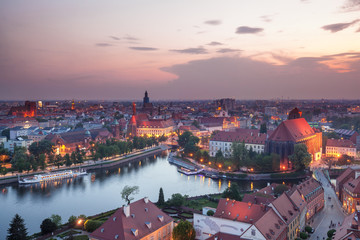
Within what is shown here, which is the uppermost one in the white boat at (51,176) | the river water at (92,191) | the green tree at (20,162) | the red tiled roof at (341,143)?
the red tiled roof at (341,143)

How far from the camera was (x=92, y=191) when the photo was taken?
32312mm

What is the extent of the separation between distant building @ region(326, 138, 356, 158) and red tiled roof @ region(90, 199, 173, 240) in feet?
117

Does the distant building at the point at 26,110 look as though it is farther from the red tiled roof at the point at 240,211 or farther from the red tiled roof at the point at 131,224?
the red tiled roof at the point at 240,211

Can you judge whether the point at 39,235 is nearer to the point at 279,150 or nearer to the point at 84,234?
the point at 84,234

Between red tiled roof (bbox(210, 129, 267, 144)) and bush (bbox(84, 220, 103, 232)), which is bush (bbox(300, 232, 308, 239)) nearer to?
bush (bbox(84, 220, 103, 232))

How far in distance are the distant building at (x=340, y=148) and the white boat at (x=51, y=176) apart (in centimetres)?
3260

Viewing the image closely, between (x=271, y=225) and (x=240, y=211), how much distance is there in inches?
71.4

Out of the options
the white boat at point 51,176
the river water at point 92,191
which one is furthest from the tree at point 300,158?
the white boat at point 51,176

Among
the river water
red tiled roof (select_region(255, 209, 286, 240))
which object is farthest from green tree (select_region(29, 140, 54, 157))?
red tiled roof (select_region(255, 209, 286, 240))

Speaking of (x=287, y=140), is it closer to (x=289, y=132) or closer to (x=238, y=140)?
(x=289, y=132)

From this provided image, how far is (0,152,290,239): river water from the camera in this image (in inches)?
1038

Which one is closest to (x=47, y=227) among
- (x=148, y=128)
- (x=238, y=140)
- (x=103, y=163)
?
(x=103, y=163)

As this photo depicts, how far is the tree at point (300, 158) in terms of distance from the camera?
37188mm

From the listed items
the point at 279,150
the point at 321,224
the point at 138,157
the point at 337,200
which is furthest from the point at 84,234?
the point at 138,157
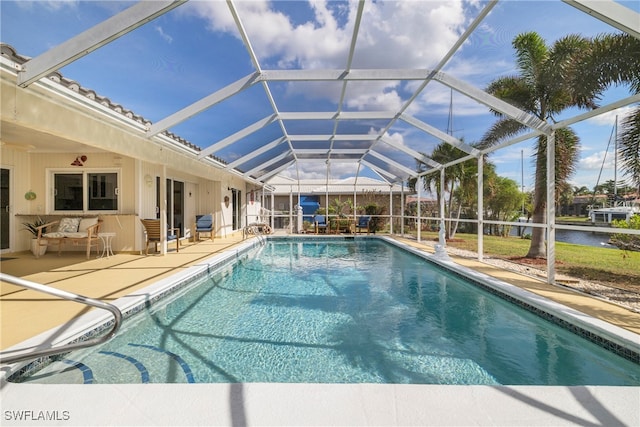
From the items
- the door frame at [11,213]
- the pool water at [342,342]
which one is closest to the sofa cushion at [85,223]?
the door frame at [11,213]

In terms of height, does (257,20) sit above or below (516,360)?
above

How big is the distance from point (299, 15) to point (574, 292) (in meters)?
5.96

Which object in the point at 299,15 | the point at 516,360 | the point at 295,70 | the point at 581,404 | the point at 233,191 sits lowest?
the point at 516,360

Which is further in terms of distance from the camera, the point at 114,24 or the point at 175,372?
the point at 114,24

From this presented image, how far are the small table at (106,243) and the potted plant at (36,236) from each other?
1.21 meters

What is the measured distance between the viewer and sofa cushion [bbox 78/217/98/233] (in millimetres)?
7785

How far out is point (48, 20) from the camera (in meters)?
3.86

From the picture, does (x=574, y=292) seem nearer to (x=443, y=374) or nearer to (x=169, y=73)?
(x=443, y=374)

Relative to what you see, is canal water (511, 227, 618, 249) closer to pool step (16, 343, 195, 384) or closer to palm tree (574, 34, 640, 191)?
palm tree (574, 34, 640, 191)

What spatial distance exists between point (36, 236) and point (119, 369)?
7199 mm

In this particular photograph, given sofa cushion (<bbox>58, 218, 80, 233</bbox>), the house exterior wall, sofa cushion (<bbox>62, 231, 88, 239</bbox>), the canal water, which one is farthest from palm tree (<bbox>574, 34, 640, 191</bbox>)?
sofa cushion (<bbox>58, 218, 80, 233</bbox>)

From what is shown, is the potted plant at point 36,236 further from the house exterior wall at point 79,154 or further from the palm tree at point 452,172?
the palm tree at point 452,172

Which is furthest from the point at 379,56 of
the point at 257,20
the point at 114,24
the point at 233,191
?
the point at 233,191

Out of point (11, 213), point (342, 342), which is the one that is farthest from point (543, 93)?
point (11, 213)
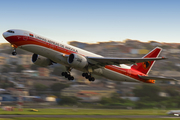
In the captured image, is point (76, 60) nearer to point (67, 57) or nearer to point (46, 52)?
point (67, 57)

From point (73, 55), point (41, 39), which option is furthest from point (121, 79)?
point (41, 39)

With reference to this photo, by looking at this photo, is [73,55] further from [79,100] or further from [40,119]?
[79,100]

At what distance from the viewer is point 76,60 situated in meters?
36.1

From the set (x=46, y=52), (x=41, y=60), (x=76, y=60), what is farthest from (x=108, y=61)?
(x=41, y=60)

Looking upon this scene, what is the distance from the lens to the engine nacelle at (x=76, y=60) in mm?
36062

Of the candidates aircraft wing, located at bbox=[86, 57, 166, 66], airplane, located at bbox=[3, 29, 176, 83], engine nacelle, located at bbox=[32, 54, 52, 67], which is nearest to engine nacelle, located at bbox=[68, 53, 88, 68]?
airplane, located at bbox=[3, 29, 176, 83]

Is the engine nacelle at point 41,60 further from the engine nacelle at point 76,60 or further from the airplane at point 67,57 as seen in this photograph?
the engine nacelle at point 76,60

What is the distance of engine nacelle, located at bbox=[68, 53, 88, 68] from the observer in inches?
1420

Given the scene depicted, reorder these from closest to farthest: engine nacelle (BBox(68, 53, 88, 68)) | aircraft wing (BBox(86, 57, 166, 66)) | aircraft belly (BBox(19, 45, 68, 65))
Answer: aircraft belly (BBox(19, 45, 68, 65)) → engine nacelle (BBox(68, 53, 88, 68)) → aircraft wing (BBox(86, 57, 166, 66))

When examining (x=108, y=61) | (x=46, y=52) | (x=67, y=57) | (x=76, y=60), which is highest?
(x=46, y=52)

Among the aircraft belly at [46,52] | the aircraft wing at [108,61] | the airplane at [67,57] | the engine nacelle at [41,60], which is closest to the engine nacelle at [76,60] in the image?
the airplane at [67,57]

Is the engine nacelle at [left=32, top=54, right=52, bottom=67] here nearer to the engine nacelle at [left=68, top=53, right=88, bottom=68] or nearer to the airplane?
the airplane

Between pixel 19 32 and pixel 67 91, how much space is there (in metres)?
76.0

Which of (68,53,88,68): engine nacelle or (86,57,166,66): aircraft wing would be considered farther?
(86,57,166,66): aircraft wing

○ ○ ○ ○ ○ ○ ○

> **Set exercise**
Quote all the records verbatim, dropping any pictures from your copy.

> **Final answer**
Within what is shown here, which is the uppermost one in the white boat at (51,176) | the river water at (92,191) | the green tree at (20,162) | the red tiled roof at (341,143)?
the red tiled roof at (341,143)

How far from the camera was (x=92, y=191) when the photo was taken?
32312mm

What is the extent of the separation between distant building @ region(326, 138, 356, 158) and red tiled roof @ region(90, 199, 173, 240) in feet?
117

Does the distant building at the point at 26,110 look as though it is farther from the red tiled roof at the point at 240,211 or farther from the red tiled roof at the point at 131,224?
the red tiled roof at the point at 240,211

Can you judge whether the point at 39,235 is nearer to the point at 279,150 or nearer to the point at 84,234?
the point at 84,234

Between red tiled roof (bbox(210, 129, 267, 144)) and bush (bbox(84, 220, 103, 232)), which is bush (bbox(300, 232, 308, 239)) nearer to?
bush (bbox(84, 220, 103, 232))

How far in distance are the distant building at (x=340, y=148) and the white boat at (x=51, y=176) apart (in centimetres)?
3260

Viewing the image closely, between (x=271, y=225) and (x=240, y=211), how much distance is there in inches?
71.4

Out of the options
the white boat at point 51,176
the river water at point 92,191
which one is furthest from the tree at point 300,158?
the white boat at point 51,176

Among
the river water
red tiled roof (select_region(255, 209, 286, 240))
which object is farthest from green tree (select_region(29, 140, 54, 157))?
red tiled roof (select_region(255, 209, 286, 240))

Speaking of (x=287, y=140), is it closer to (x=289, y=132) or closer to (x=238, y=140)?
(x=289, y=132)

From this provided image, how far is (0,152,290,239): river water from the camera in this image (in inches)?
1038

Which one is closest to (x=47, y=227) among
- (x=148, y=128)
- (x=238, y=140)
- (x=103, y=163)
?
(x=103, y=163)

As this photo depicts, how far is the tree at point (300, 158) in terms of distance from the camera?
37188mm

From the listed items
the point at 279,150
the point at 321,224
the point at 138,157
the point at 337,200
which is furthest from the point at 84,234?
the point at 138,157
From the items
- the door frame at [11,213]
- the pool water at [342,342]
which one is closest to the sofa cushion at [85,223]?
the door frame at [11,213]

In terms of height, does (257,20) sit above or below (516,360)?
above

How big is the distance from point (299, 15) to point (574, 292) (in meters)?
5.96

Which object in the point at 299,15 | the point at 516,360 | the point at 295,70 | the point at 581,404 | the point at 233,191 sits lowest?
the point at 516,360

Which is further in terms of distance from the camera, the point at 114,24 or the point at 175,372?
the point at 114,24

From this presented image, how far are the small table at (106,243) and the potted plant at (36,236) from each other?
1.21 meters

What is the measured distance between the viewer and sofa cushion [bbox 78/217/98/233] (in millimetres)?
7785

How far out is point (48, 20) from the camera (in meters)?
3.86

From the picture, does (x=574, y=292) seem nearer to (x=443, y=374) or nearer to (x=169, y=73)?
(x=443, y=374)

Relative to what you see, is canal water (511, 227, 618, 249) closer to pool step (16, 343, 195, 384) or closer to palm tree (574, 34, 640, 191)?
palm tree (574, 34, 640, 191)

What spatial distance exists between point (36, 236) and point (119, 369)?
7199 mm

In this particular photograph, given sofa cushion (<bbox>58, 218, 80, 233</bbox>), the house exterior wall, sofa cushion (<bbox>62, 231, 88, 239</bbox>), the canal water, which one is farthest from palm tree (<bbox>574, 34, 640, 191</bbox>)?
sofa cushion (<bbox>58, 218, 80, 233</bbox>)

From what is shown, is the potted plant at point 36,236 further from the house exterior wall at point 79,154 or further from the palm tree at point 452,172?
the palm tree at point 452,172

Which is furthest from the point at 379,56 of
the point at 257,20
the point at 114,24
the point at 233,191
?
the point at 233,191

Out of point (11, 213), point (342, 342), which is the one that is farthest from point (543, 93)?
point (11, 213)
In the captured image, is point (76, 60) nearer to point (67, 57) or nearer to point (46, 52)?
point (67, 57)

From point (73, 55), point (41, 39), which option is furthest from point (121, 79)?
point (41, 39)

With reference to this photo, by looking at this photo, is [73,55] further from [79,100] or further from [40,119]?
[79,100]

At what distance from the viewer is point 76,60 situated in meters?
36.1

From the set (x=46, y=52), (x=41, y=60), (x=76, y=60), what is farthest from (x=108, y=61)?
(x=41, y=60)

Looking upon this scene, what is the distance from the lens to the engine nacelle at (x=76, y=60) in mm?
36062

Of the candidates aircraft wing, located at bbox=[86, 57, 166, 66], airplane, located at bbox=[3, 29, 176, 83], engine nacelle, located at bbox=[32, 54, 52, 67], which is nearest to engine nacelle, located at bbox=[68, 53, 88, 68]?
airplane, located at bbox=[3, 29, 176, 83]

Is the engine nacelle at point 41,60 further from the engine nacelle at point 76,60 or further from the airplane at point 67,57 as seen in this photograph?
the engine nacelle at point 76,60

What is the distance of engine nacelle, located at bbox=[68, 53, 88, 68] from the observer in inches?
1420

Given the scene depicted, reorder these from closest to farthest: engine nacelle (BBox(68, 53, 88, 68)) | aircraft wing (BBox(86, 57, 166, 66)) | aircraft belly (BBox(19, 45, 68, 65))
Answer: aircraft belly (BBox(19, 45, 68, 65)) → engine nacelle (BBox(68, 53, 88, 68)) → aircraft wing (BBox(86, 57, 166, 66))

When examining (x=108, y=61) | (x=46, y=52) | (x=67, y=57) | (x=76, y=60), which is highest?
(x=46, y=52)

Among the aircraft belly at [46,52] | the aircraft wing at [108,61] | the airplane at [67,57] | the engine nacelle at [41,60], which is closest to the engine nacelle at [76,60] in the image?
the airplane at [67,57]

Is the engine nacelle at [left=32, top=54, right=52, bottom=67] here nearer to the engine nacelle at [left=68, top=53, right=88, bottom=68] or nearer to the airplane?
the airplane

Between pixel 19 32 and pixel 67 91, how much space is there (in metres)?
76.0

Which of (68,53,88,68): engine nacelle or (86,57,166,66): aircraft wing would be considered farther?
(86,57,166,66): aircraft wing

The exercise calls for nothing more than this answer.